Blog
Mijn fluoresecerende 4-L
Posts by : Decorage | april 30, 2017Sinds vandaag hoef ik de lampen van mijn Renault 4 bijna niet meer aan te steken. Mijn Quatrelle (afgekort 4-L), zoals ze ‘m in Frankrijk noemen, geeft een soort van licht in het donker!
Het was niet de bedoeling hoor, dit fluorescerend statement, maar mijn kleurenfetisj is weer eens extremer uitgepakt dan ik bedoelde. Bij het naar school brengen van onze jongste vanmorgen voelde ik me dan ook lichtelijk opgelaten toen ik de drukke parkeerplaats op reed. Nou moet ik toegeven, de oude witte met roestvlekken bespikkelde Quatrelle viel voorheen heus
ook al op. ‘Die blonde Hollandse die hortend en stotend door het pompen van de choke het schoolplein bijna op rijdt, intussen met een zeempje haar
voorruit poetsend…’
Pijn aan je ogen
Ik hóór het de ouders van de andere kinderen bijna denken. Waarna
de benzinedampen met loodvervanger een stinkende herinnering
aan mijn komst achterlaten. Maar vandaag moesten de ouders behalve een neusknijper ook een zonnebril opzetten…
Waarom?
Hoezo fluo? Nou, het kleurenpalet van de plaatselijke doe-het-zelfzaak is niet conform de realiteit zal ik maar voorzichtig concluderen. Manlief en ik hingen boven de verfwaaier en wezen een authentiek erwtjes-groen aan. Dat zou mijn Franse scheurbakkie wel goed doen. Na drie jaar door weer en wind te hebben gereden leek het retro wagentje bijna het paard van Pippi Langkous: wit met (roestige) spikkels. Een lik verf zou dus wel volstaan. Maar tijdens het openklikken van de pot zeiden Maarten en ik in koor: “Euh, deze kleur is toch veel lichter?” Onze drang om aan de slag te gaan was echter te groot. Ik doopte een kwast in de pot en prevelde: “Misschien dat de kleur bijtrekt als hij droog is?”

OPDRACHTEN:
[1] Hoe wordt de Renault 4 in Frankrijk genoemd volgens de tekst over de Renault 4?
[2] Herschrijf in de tekst over de Renault 4 de alinea die begint met "Hoezo fluo? Nou," korter, in de ik-vorm, en behoud de belangrijkste feiten.
[3] Schrijf een vervolg op de tekst over de Renault 4, aansluitend op de laatste zin.

GESELECTEERDE GEGEVENS:

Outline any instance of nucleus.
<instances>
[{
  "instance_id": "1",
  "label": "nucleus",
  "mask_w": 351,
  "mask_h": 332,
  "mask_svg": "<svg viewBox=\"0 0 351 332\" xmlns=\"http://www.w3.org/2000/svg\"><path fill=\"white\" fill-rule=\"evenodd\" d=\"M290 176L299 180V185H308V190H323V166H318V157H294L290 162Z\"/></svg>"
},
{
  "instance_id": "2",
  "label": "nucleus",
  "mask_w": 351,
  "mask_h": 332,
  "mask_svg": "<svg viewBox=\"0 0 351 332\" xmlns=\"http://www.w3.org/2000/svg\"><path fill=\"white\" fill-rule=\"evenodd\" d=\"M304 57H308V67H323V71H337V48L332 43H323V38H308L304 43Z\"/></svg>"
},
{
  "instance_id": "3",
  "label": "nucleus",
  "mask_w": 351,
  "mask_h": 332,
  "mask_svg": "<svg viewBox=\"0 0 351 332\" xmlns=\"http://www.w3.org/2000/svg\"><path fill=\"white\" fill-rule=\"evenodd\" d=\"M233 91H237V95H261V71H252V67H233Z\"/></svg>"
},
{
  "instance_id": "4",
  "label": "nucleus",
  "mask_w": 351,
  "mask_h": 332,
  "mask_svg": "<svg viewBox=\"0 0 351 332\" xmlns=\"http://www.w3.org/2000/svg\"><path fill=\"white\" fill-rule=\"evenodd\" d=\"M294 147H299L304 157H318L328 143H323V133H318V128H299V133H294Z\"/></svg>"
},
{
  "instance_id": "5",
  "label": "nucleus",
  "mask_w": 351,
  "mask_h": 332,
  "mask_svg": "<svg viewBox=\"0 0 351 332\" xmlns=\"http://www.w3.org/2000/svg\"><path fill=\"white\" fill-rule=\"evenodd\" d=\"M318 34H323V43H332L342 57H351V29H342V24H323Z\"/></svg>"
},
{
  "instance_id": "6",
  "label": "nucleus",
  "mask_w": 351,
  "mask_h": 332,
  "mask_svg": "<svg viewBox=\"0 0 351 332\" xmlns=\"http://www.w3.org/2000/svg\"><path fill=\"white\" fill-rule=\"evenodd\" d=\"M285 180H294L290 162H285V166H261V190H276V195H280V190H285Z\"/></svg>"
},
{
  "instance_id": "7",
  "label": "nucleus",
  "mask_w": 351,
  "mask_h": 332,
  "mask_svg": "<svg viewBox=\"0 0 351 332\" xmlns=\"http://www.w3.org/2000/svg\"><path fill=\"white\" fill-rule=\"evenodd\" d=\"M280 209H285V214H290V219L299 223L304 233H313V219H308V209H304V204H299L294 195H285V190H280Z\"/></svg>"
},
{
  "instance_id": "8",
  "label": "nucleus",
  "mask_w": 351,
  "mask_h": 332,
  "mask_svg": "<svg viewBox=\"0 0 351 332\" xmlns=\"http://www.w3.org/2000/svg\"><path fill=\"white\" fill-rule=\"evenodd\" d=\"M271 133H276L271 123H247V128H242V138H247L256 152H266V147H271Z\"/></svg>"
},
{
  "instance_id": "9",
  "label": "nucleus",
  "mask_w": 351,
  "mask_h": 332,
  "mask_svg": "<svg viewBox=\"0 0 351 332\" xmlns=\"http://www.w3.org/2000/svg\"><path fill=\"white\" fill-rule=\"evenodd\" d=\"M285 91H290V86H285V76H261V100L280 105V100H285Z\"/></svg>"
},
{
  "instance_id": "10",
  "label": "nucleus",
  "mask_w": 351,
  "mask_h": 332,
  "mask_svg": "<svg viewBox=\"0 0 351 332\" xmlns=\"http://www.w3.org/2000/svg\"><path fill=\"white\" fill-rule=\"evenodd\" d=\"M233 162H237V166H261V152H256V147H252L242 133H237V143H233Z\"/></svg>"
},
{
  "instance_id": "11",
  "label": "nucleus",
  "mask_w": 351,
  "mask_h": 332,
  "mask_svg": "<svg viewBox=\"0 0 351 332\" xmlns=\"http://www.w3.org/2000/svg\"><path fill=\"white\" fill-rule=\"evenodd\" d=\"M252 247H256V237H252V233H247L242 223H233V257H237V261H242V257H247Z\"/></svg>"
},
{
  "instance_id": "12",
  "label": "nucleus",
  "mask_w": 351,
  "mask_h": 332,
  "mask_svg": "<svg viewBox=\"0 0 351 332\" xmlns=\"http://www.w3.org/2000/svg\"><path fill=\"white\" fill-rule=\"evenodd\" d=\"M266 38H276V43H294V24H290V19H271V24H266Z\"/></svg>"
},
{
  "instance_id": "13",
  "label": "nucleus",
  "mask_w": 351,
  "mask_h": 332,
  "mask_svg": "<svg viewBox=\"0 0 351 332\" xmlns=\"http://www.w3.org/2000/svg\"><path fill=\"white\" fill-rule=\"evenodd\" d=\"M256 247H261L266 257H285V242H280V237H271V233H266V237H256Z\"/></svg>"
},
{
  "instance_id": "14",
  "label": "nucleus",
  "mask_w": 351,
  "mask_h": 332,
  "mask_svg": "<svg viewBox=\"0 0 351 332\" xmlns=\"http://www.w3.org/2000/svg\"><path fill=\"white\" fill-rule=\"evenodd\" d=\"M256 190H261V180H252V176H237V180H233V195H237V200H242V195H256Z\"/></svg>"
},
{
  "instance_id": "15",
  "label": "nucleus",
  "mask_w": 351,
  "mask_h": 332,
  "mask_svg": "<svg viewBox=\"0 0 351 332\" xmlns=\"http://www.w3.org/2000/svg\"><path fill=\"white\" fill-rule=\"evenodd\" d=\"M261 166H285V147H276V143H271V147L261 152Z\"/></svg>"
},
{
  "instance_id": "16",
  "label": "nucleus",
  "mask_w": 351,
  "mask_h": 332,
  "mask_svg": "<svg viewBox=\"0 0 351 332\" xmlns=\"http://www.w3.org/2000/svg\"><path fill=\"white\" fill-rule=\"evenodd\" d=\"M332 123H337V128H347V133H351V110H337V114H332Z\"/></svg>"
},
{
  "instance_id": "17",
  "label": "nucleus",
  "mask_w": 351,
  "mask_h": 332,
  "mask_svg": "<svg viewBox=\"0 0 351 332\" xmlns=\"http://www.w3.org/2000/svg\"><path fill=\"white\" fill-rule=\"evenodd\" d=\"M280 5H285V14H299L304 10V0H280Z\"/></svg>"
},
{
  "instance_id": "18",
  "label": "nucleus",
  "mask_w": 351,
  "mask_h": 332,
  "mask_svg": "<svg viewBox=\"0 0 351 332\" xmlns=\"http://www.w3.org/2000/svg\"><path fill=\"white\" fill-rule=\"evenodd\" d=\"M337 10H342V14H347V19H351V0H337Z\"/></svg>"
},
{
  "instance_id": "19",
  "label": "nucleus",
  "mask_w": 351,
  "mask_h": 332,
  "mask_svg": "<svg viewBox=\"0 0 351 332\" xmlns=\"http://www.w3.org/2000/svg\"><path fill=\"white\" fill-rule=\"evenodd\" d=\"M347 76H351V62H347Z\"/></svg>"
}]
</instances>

ANTWOORDEN:
[1] Quatrelle, afgekort 4-L.

[2] De kleuren op de verfwaaier van de plaatselijke doe-het-zelfzaak klopten niet met de werkelijkheid. Manlief en ik kozen een authentiek erwtjesgroen voor mijn Franse wagentje, dat na drie jaar weer en wind wit met roestige spikkels was, net het paard van Pippi Langkous. Bij het openen van de pot zagen Maarten en ik meteen dat de kleur veel lichter was. Toch begon ik uit ongeduld te verven, in de hoop dat de kleur na het drogen zou bijtrekken.

[3]
C’est quoi?!
Voordat we er erg in hadden stonden we fanatiek te rollen en te schilderen. De zon scheen, appelcider erbij. We waren in onze sas. Totdat onze bevriende wijnboer Vincent spontaan het erf op stapte en een gilletje slaakte: “C’est quoi ça?! C’est fluo!” Dat was denk ik onze eerste realitycheck. “Ja, hij gaf wel een beetje licht ja”, zeiden we, nog steeds enigs- zins in de ontkenningsfase. Maar dat zou met verflaag twee wel goed komen. Voorzichtig opperde onze vriend wat andere kleuren. Terwijl de discussie aanhield, rolden wij stug door. Waar waren we aan begonnen, fluo? dacht ik bij mezelf.
70km/u in tweede versnelling
Het bracht me terug naar het moment waarop we het Renaultje vonden, in z’n originele witte lak. In een schuur bij een 93-jarige boer, waar we industriële werkbanken opkochten. Het leek de perfect vondst: zo’n wa- gen die werd verzorgd en geliefkoosd door een bejaarde. Maar al snel bleek het de duurste vergissing ooit. Alles moest worden vervangen. Alleen de buitenkant bleef authentiek wit. De mensen in het dorp wisten te vertellen dat de 4-L van meneer Pépinière (slechthorend!) altijd in de tweede versnel- ling rondreed, ook met zeventig kilometer per uur. Dat verklaarde veel reparaties.
Nu, na al die jaren, maakt deze oldtimer z’n rentree. Fluo of niet, het feit dat meester Remy en meester Arno op het schooplein hun duim opstaken en me verbaasd nastaarden, belooft in elk geval dat deze Quatrelle niet snel zal worden vergeten.
Allez-hop!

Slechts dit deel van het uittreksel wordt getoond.